I would rate this 3.5 stars.

Devon’s secret is…he wants a Daddy, but has not ever told anyone–not even his husband. After their 30 year relationship, and 20 year marriage, has ended, Devon is beaten down by life. Who would want a boy who’s almost 50? Bern, the son of Devon’s best friend just returned from the service. Devon has no idea that Bern has always wanted him. What was once a crush, became caring nearing on obsession for Bern so that he went away to college and then joined the service. As soon as Bern learns of the divorce, he hands in his papers so he can come home and claim what he has always believed was his.

This starts in the past with Bern’s POV, which is a brilliant way to establish him as a character. His Dad Murray gets it because he had a similar dynamic with his wife. Father and son are honest with each other and he knows who his son is as a person. Bern’s upbringing and personality have resulted in him being a dominant caregiver, making him perfect for Devon. Of course, Devon has no idea. Devon’s POV lets us see his shock at Bern as a man. We get to see his sadness, his loneliness, his longing. He has never asked for what he wanted, and buried it in shame.

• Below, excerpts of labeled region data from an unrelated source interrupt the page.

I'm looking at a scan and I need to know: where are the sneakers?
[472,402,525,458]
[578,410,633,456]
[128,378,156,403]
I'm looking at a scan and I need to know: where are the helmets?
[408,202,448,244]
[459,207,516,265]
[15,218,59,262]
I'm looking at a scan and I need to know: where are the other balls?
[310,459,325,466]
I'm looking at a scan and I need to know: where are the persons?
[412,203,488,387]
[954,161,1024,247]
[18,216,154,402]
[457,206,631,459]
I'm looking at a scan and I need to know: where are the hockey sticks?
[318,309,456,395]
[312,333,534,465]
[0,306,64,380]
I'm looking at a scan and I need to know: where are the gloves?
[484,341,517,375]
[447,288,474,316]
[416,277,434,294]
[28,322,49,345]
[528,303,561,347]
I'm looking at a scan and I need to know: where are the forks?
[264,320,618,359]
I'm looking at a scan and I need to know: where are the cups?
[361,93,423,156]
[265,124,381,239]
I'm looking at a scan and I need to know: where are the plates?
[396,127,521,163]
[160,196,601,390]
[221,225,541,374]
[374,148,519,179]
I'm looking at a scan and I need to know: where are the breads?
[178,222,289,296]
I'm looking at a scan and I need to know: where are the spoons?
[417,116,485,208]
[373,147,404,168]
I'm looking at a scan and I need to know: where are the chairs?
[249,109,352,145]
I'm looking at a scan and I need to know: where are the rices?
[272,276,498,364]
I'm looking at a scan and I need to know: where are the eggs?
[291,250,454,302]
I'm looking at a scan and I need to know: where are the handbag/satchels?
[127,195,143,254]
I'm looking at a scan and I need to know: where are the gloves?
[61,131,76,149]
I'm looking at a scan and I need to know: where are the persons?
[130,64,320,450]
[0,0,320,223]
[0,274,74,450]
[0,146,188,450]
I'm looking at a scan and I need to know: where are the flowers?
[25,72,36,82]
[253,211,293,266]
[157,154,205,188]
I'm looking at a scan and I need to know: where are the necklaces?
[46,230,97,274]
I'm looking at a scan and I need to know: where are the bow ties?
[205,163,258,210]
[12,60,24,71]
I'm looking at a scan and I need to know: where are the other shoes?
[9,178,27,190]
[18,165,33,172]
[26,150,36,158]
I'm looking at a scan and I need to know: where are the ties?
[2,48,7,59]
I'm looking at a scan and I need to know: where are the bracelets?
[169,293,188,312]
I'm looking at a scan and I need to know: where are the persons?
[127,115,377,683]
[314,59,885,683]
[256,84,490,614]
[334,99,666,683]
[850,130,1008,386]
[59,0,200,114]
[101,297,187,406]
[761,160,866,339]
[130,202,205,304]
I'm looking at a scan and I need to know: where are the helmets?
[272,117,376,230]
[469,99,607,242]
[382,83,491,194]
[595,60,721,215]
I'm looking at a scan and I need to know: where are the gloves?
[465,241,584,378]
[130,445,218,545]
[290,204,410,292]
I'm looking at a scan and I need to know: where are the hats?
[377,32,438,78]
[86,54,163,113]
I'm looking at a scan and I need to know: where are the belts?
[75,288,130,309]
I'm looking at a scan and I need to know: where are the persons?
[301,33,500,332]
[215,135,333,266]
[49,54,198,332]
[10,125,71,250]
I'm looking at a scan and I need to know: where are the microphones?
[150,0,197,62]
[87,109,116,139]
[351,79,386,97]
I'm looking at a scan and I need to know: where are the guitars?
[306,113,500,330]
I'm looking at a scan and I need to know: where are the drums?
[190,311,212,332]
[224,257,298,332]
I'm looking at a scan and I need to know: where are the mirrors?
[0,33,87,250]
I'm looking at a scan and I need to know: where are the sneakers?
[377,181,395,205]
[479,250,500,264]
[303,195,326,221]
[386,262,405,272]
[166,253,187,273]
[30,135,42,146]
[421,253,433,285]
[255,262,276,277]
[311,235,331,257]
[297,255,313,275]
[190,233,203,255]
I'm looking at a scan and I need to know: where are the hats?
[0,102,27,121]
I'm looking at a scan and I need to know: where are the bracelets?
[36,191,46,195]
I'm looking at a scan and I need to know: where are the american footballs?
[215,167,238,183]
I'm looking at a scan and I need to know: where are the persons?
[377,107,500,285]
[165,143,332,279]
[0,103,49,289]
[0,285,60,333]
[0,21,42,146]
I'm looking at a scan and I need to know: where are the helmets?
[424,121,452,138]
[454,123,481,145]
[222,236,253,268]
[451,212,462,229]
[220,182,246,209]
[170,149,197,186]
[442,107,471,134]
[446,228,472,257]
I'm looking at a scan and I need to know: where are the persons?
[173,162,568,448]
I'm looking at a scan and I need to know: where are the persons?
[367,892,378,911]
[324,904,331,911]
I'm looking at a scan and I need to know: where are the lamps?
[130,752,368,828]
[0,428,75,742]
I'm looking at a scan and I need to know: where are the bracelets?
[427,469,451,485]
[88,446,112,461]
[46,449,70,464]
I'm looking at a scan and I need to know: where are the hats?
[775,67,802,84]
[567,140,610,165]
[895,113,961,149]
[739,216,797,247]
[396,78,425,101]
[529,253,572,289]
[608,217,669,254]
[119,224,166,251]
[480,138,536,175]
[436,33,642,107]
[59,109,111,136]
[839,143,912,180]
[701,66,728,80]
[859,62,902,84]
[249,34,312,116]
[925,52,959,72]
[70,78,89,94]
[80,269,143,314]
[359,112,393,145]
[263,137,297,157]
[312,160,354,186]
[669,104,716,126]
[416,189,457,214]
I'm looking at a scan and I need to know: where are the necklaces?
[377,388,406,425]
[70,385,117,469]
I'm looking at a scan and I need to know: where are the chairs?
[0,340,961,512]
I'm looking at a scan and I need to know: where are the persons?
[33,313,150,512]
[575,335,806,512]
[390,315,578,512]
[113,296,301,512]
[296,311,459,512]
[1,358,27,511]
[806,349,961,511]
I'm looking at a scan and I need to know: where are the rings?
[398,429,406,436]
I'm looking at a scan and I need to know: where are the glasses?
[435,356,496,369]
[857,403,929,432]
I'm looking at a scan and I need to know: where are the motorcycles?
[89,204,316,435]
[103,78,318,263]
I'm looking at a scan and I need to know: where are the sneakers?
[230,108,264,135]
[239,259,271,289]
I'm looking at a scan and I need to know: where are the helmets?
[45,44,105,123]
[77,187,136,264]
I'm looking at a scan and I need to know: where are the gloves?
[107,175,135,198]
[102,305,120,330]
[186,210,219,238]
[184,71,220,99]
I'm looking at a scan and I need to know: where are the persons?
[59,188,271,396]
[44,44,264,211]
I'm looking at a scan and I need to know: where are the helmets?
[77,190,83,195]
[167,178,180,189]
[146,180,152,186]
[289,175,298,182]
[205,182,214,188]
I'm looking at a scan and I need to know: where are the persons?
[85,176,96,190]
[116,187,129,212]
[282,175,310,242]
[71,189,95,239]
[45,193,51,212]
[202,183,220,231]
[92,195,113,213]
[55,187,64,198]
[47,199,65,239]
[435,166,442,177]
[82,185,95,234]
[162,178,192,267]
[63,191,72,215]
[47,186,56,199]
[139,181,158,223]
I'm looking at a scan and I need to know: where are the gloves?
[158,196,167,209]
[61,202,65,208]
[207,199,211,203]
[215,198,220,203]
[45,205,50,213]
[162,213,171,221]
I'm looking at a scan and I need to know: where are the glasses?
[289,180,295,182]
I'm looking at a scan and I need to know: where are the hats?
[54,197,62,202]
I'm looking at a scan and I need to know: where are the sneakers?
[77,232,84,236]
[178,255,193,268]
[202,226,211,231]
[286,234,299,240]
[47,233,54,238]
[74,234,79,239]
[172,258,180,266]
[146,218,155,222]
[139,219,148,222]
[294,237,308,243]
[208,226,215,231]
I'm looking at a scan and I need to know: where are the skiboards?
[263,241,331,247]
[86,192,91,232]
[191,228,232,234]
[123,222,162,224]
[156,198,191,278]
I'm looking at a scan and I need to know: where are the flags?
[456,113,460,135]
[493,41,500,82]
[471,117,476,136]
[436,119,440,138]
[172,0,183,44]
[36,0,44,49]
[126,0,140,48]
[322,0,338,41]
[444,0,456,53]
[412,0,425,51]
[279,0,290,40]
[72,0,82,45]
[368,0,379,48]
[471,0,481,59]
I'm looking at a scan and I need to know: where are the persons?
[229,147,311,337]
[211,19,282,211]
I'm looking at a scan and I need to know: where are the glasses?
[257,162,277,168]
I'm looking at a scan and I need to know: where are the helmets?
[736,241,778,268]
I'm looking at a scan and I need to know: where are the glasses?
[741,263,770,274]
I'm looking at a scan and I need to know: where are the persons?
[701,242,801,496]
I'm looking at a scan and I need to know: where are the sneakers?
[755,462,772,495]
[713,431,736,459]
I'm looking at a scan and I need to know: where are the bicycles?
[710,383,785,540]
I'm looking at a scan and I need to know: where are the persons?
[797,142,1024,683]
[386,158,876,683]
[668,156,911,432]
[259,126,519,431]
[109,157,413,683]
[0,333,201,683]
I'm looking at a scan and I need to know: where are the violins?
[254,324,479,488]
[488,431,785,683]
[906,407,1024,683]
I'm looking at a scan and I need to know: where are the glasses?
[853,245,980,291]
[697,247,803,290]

Bern has a plan, and takes charge…parts of this hit me as a little intense or creepy, him having studied every little thing about Devon’s likes/dislikes for YEARS. This is not just age gap, but age play. While Daddy/little is mentioned more than once, there is not too much detail–the reader is not immersed in this kink, but it has a little more than most novels out there that just use the words. Once they get together, this goes fast with explicit content. There is less dialogue, with large portions of the book happening in their heads. It is also slightly repetitive in their thoughts. I get annoyed when authors write older or younger characters unrealistically so I am happy to report that is not the case here. Devon is age appropriate when he is not a little. It’s great to see Devon embracing his submission, being less self conscious, less insecure, and unashamed about what he wants with Bern. This is a sweet, hot, wish fulfillment story.